**** Input data

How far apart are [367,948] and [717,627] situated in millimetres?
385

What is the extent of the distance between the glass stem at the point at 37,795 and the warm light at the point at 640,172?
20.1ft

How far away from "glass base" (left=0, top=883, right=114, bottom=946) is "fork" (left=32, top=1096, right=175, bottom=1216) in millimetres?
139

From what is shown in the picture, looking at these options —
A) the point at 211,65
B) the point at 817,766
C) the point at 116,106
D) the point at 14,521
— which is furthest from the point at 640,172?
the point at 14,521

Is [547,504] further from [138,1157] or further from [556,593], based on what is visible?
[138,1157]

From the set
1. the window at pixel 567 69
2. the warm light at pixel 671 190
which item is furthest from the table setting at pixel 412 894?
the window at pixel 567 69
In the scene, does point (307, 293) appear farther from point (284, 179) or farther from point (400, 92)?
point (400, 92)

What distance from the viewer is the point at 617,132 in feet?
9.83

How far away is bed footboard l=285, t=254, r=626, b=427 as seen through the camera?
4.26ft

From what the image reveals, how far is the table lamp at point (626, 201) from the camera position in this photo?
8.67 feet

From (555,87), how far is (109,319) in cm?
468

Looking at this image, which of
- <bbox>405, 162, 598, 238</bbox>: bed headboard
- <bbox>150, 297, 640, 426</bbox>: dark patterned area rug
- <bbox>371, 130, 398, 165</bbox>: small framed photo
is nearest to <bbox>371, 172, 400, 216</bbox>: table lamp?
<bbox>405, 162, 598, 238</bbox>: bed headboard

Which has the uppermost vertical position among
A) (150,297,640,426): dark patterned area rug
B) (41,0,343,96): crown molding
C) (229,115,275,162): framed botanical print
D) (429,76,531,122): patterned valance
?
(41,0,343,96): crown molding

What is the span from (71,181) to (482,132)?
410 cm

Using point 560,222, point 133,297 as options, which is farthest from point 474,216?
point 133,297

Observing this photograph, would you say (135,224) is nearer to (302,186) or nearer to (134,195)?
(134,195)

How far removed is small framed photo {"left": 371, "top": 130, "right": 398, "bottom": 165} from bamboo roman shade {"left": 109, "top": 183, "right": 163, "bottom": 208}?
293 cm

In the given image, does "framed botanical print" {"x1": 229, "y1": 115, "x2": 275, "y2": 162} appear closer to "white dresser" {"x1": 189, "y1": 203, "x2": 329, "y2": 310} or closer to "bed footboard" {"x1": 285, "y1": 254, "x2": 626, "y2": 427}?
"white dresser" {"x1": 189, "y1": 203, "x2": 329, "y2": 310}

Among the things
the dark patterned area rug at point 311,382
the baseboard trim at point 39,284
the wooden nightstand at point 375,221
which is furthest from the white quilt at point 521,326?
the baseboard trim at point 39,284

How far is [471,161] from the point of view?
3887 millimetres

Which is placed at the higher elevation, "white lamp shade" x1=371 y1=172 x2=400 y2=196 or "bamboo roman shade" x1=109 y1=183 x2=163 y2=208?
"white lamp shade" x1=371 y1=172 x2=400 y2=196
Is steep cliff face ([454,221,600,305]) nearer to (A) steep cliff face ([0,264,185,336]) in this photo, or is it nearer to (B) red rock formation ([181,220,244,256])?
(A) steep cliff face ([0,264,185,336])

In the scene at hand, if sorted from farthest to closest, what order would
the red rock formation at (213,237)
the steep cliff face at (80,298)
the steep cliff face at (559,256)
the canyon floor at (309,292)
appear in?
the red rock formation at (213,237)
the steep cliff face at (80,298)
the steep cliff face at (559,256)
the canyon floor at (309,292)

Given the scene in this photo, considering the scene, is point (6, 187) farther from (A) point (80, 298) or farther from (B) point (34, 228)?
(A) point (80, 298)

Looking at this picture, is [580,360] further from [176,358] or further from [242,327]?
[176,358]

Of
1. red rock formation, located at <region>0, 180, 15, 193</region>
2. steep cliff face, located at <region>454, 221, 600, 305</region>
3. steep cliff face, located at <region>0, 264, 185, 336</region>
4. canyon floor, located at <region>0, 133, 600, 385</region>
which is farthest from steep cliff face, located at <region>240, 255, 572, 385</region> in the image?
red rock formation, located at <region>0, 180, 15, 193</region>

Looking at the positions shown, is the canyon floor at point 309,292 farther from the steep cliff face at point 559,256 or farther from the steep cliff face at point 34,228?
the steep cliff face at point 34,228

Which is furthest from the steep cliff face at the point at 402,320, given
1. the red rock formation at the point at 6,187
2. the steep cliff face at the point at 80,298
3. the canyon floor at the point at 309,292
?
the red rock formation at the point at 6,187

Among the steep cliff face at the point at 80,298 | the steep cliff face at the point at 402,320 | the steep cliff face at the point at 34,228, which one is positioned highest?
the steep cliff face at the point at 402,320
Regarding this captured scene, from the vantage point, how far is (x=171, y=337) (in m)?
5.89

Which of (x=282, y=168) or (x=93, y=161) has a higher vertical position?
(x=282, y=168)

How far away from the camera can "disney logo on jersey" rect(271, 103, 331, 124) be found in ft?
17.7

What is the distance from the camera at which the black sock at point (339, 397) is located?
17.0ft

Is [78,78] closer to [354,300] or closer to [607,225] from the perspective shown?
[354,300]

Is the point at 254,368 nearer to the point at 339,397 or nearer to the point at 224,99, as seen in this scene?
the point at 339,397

********

Extract the complete listing above, reproducing each line exactly.

▶ **Exercise solution**:
How far apart are [367,948] and [717,627] situated in millimetres?
385

What is the extent of the distance between the glass stem at the point at 37,795 and the warm light at the point at 640,172?
20.1ft

How far away from "glass base" (left=0, top=883, right=114, bottom=946) is "fork" (left=32, top=1096, right=175, bottom=1216) in millimetres?
139

From what is shown in the picture, looking at these options —
A) the point at 211,65
B) the point at 817,766
C) the point at 116,106
D) the point at 14,521
— which is furthest from the point at 640,172?
the point at 14,521

Is [547,504] further from [138,1157] or further from [556,593], based on what is visible?
[138,1157]

From the set
1. the window at pixel 567 69
2. the warm light at pixel 671 190
which item is furthest from the table setting at pixel 412 894?
the window at pixel 567 69
In the scene, does point (307, 293) appear farther from point (284, 179) or farther from point (400, 92)?
point (400, 92)

What distance from the viewer is the point at 617,132 in feet?
9.83

How far away is bed footboard l=285, t=254, r=626, b=427 as seen through the camera?
4.26ft

From what the image reveals, how far is the table lamp at point (626, 201) from the camera position in this photo?
8.67 feet

From (555,87), how far is (109,319) in cm?
468

Looking at this image, which of
- <bbox>405, 162, 598, 238</bbox>: bed headboard
- <bbox>150, 297, 640, 426</bbox>: dark patterned area rug
- <bbox>371, 130, 398, 165</bbox>: small framed photo
is nearest to <bbox>371, 172, 400, 216</bbox>: table lamp?
<bbox>405, 162, 598, 238</bbox>: bed headboard

Which has the uppermost vertical position among
A) (150,297,640,426): dark patterned area rug
B) (41,0,343,96): crown molding
C) (229,115,275,162): framed botanical print
D) (429,76,531,122): patterned valance
?
(41,0,343,96): crown molding

What is the span from (71,181) to (482,132)?
410 cm

Using point 560,222, point 133,297 as options, which is farthest from point 474,216?
point 133,297

Observing this photograph, would you say (135,224) is nearer to (302,186) or nearer to (134,195)?
(134,195)

How far removed is small framed photo {"left": 371, "top": 130, "right": 398, "bottom": 165} from bamboo roman shade {"left": 109, "top": 183, "right": 163, "bottom": 208}?
293 cm

In the given image, does "framed botanical print" {"x1": 229, "y1": 115, "x2": 275, "y2": 162} appear closer to "white dresser" {"x1": 189, "y1": 203, "x2": 329, "y2": 310} or closer to "bed footboard" {"x1": 285, "y1": 254, "x2": 626, "y2": 427}?
"white dresser" {"x1": 189, "y1": 203, "x2": 329, "y2": 310}

Among the things
the dark patterned area rug at point 311,382
the baseboard trim at point 39,284
the wooden nightstand at point 375,221
which is furthest from the white quilt at point 521,326?
the baseboard trim at point 39,284

How far is [471,161] from the point of view?
3887 millimetres

Which is placed at the higher elevation, "white lamp shade" x1=371 y1=172 x2=400 y2=196 or "bamboo roman shade" x1=109 y1=183 x2=163 y2=208?
"white lamp shade" x1=371 y1=172 x2=400 y2=196
Is steep cliff face ([454,221,600,305]) nearer to (A) steep cliff face ([0,264,185,336]) in this photo, or is it nearer to (B) red rock formation ([181,220,244,256])?
(A) steep cliff face ([0,264,185,336])

In the scene at hand, if sorted from farthest to closest, what order would
the red rock formation at (213,237)
the steep cliff face at (80,298)
the steep cliff face at (559,256)
the canyon floor at (309,292)
appear in?
the red rock formation at (213,237)
the steep cliff face at (80,298)
the steep cliff face at (559,256)
the canyon floor at (309,292)

Given the scene in this photo, considering the scene, is point (6, 187) farther from (A) point (80, 298) or farther from (B) point (34, 228)?
(A) point (80, 298)

Looking at this picture, is [580,360] further from [176,358] or further from [242,327]?
[176,358]

Of
1. red rock formation, located at <region>0, 180, 15, 193</region>
2. steep cliff face, located at <region>454, 221, 600, 305</region>
3. steep cliff face, located at <region>0, 264, 185, 336</region>
4. canyon floor, located at <region>0, 133, 600, 385</region>
which is farthest from steep cliff face, located at <region>240, 255, 572, 385</region> in the image?
red rock formation, located at <region>0, 180, 15, 193</region>

Looking at the positions shown, is the canyon floor at point 309,292 farther from the steep cliff face at point 559,256 or farther from the steep cliff face at point 34,228?
the steep cliff face at point 34,228

Which is furthest from the steep cliff face at the point at 402,320, given
1. the red rock formation at the point at 6,187
2. the steep cliff face at the point at 80,298
3. the canyon floor at the point at 309,292
?
the red rock formation at the point at 6,187

Among the steep cliff face at the point at 80,298 | the steep cliff face at the point at 402,320 | the steep cliff face at the point at 34,228, which one is positioned highest?
the steep cliff face at the point at 402,320
Regarding this captured scene, from the vantage point, how far is (x=171, y=337) (in m)?
5.89

Which of (x=282, y=168) or (x=93, y=161) has a higher vertical position?
(x=282, y=168)

How far away from the camera can "disney logo on jersey" rect(271, 103, 331, 124) be found in ft?
17.7

What is the distance from the camera at which the black sock at point (339, 397) is located?
17.0ft

Is [78,78] closer to [354,300] or closer to [607,225] from the perspective shown?
[354,300]

Is the point at 254,368 nearer to the point at 339,397 or nearer to the point at 224,99, as seen in this scene?
the point at 339,397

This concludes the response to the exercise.